# Srollsawing - problem solver



## bernwood (Aug 19, 2010)

Scroll saws are a great tool for transforming art onto wood. But living in an old farmhouse. I've run into lots of tight jams and my scroll was there to rescue me. Installing floor planks around radiator, I cut cardboard templates and accurately cut my new flooring.

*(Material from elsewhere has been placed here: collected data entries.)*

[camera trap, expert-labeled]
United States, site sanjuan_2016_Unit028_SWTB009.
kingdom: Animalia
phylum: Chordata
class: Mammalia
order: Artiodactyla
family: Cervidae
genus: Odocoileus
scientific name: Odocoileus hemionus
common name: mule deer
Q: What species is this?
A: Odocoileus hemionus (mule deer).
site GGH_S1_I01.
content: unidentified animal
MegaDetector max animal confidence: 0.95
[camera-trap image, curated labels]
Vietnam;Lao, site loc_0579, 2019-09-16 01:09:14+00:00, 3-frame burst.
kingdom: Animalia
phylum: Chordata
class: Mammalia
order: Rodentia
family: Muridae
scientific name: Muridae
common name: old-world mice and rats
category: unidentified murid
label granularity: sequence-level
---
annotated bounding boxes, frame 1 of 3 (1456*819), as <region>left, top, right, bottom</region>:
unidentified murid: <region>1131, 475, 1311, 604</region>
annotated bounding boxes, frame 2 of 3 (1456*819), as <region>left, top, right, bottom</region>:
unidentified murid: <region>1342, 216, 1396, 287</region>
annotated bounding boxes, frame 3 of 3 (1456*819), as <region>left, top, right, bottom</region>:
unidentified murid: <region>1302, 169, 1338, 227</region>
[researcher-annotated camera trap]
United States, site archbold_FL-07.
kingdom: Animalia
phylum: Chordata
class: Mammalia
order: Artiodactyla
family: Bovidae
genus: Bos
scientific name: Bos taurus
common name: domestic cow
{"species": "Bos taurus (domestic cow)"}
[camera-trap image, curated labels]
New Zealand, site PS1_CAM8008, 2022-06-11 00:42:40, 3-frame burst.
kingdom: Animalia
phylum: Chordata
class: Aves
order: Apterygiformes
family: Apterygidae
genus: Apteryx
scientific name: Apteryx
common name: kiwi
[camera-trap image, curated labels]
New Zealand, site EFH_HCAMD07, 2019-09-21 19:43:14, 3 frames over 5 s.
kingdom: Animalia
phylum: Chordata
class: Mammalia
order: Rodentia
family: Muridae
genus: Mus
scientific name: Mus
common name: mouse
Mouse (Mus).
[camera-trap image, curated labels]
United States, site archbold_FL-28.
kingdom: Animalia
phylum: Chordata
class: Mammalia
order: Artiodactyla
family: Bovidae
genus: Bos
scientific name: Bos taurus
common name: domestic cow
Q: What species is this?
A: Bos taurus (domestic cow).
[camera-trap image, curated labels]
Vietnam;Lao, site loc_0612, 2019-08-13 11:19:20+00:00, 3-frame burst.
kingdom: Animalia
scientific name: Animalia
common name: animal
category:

Our refrigerator doors shelves were broken for the 2nd time in 2 years. I copied hooks onto thin plywood and glued them onto my wooden shelves.


----------



## scrollgirl (May 28, 2010)

That looks awesome! I have used the scroll saw many times for installing flooring and doing repairs around the house. You can't beat it for accuracy. Especially around those corners and irregular shaped areas. Your repair looks great! 

Sheila


----------



## greasemonkeyredneck (Aug 14, 2010)

I find the scroll saw to be the most versatile tool in my shop. I turn to it for most anything that I can. 
I have an old Craftsman direct drive that has hooks to hold pinned blades sideways, so you can cut with it much like a band saw. When possible, I prefer it to the bandsaw because I get a more controlled cut.
I have clamped emory cloth into my scroll saw and used it as a sander. It'll get into spots that other power sander just won't. I have seen that they sell specialized sanding things for scroll saw. I have found though that any saw with jaws to clamp pinless blades will also hold a five inch length of emory cloth. If you don't have emory cloth, you can take any quality, cloth backed, sandpaper, and rip strips off and use like emory cloth. Just make sure the strips are the same length as your blades. Tension them a little looser than blades though.
And of course it does detail work like no other tool in the shop.

This is an interesting topic. 
I'd love to read about other things people do with scroll saws that most people don't consider scroll work.


----------